Les anglais ont une langue efficace, des mots courts pour exprimer une idée qui prendrait des heures à poser en français. Le slack fait partie de ces mots. Littéralement, le slack c’est le mou, au sens de donner du mou dans une corde qui serait trop tendue.
Que se passe-t-il quand toute l’organisation est tendue ? Ce sont d’abord ses flux qu’on cherche à tendre, en réduisant les stocks et tous les muda qu’a définis le Lean Manufacturing depuis longtemps. Ce sont ensuite les personnes qu’on tend en leur laissant de moins en moins de temps et d’espace pour s’adapter, s’ajuster et répondre aux fluctuations des demandes. Un des principes du Lean énonce que l’amélioration est infinie. En théorie peut-être, dans les faits, on améliore peu : on empile, on augmente la charge, on réduit les ressources. Le Réel n’est pas mécanique et de moins en moins prévisible. On fait ce qu’on peut et quand on a de la chance, on fait de son mieux.

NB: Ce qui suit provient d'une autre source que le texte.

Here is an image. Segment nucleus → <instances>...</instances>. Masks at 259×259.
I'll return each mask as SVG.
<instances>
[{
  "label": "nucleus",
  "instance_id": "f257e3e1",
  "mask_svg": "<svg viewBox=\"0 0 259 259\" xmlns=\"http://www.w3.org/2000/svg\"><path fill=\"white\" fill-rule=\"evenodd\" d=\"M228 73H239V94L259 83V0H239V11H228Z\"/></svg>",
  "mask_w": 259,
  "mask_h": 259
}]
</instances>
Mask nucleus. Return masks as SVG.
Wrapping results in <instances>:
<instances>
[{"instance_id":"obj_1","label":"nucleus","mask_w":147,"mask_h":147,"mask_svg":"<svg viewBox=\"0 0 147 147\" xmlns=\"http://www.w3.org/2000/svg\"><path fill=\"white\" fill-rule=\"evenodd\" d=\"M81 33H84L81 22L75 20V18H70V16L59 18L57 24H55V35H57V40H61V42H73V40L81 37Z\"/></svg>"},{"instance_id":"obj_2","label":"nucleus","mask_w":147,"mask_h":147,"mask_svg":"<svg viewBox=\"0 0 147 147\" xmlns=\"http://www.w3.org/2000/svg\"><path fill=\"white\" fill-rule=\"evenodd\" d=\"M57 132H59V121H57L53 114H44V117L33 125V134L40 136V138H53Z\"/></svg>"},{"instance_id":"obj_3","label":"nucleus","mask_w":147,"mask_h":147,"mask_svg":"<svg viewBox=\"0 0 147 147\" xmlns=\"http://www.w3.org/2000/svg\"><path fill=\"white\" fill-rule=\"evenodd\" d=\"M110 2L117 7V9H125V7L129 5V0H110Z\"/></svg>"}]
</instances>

L’idée est la suivante : le monde de l’entreprise est entièrement fondé sur le principe de performance, fondé lui-même sur l’impensé que la productivité croit de manière linéaire et infinie. Pour le dire plus simplement, on croit qu’on peut toujours en demander plus à un nombre fixe de personnes dans un temps donné. Ce qui se traduit souvent par « on peut toujours demander la même chose à un nombre réduit de personnes dans un temps de plus en plus court », ou plus cyniquement par : « on peut toujours demander plus à un nombre réduit de personnes dans un temps de plus en plus court »
Patatras
Cette idée est fausse. La productivité atteint en fait une limite pour régresser ensuite. Cette limite se définit par le moment où il n’y a plus de mou dans l’organisation, la fin du slack. A partir de ce moment-là, plus égale moins. On pourrait arguer que les progrès de la robotisation et de l’algorithmisation repousseront cette limite. J’observe qu’ils la déplacent mais ne la suppriment pas. Cette parenthèse pourrait être le sujet d’un article à part entière, fermons-la pour l’instant.
Il est illusoire de croire que plus on donne de choses à faire à quelqu’un, plus il les fera. L’accumulation des tâches distrait l’attention et disperse l’action. La productivité ou l’optimisation des tâches, le management du temps et de la performance ont tous atteint leurs limites : au-delà de ses limites, l’individu sature et la performance décroît. Pour quelles raisons ?
L’ajustement est un fait, autant le maitriser
L’individu ajuste son activité à ce qui est supportable ou acceptable pour lui. La manière et le niveau où il déclenche cet ajustement sont propres à chacun. Une seule constante : tout le monde ajuste, c’est la sociologie des organisations qui l’a peut-être le mieux observé. On ajuste le rythme, les critères de priorisation, l’ordre d’exécution, les personnes avec qui l’on va travailler. Lorsqu’il y a du mou, l’ajustement est choisi, on a le temps de prendre du recul sur ce qui nous arrive et prendre une décision éclairée, pour nous et nos relations, le plus en harmonie possible avec notre environnement. On peut également supposer qu’on en aura plus envie que si nous devions prendre ces décisions sous la pression du temps et des autres.
Lorsqu’il n’y a plus de mou, nous n’avons plus le choix ni le temps, ni l’envie, de nous ajuster en conscience. L’ajustement n’est plus pensé, l’organisation le subit : on fait comme on peut. Quelle chance a alors le collectif que ces ajustements soient faits au mieux de ses résultats et de sa performance ?
Garder du mou, ou comment gagner du temps en en perdant
Voilà pourquoi une organisation sans slack est une organisation en danger. Le slack mesure la capacité de la cordée – symbole d’une équipe au travail – à défaire les noeuds, à s’ajuster aux conditions désormais toujours plus mouvementées de son environnement. Sans slack, l’organisation est sur la corde … raide.
Comment donner du mou ? Les hommes s’ajustent en se parlant et en sortant la tête du guidon. C’est le devoir de l’organisation de créer ses espaces et ses temps d’ajustement, puis de les rendre fructueux, en formant notamment aux techniques de parole et d’intelligence collective. Lincoln disait : « Que l’on me donne six heures pour couper un arbre, j’en passerai quatre à préparer ma hache ». Une hache justement aiguisée, symbole d’une parole et d’un geste juste, est une bonne manière de couper la corde … et de se donner du mou.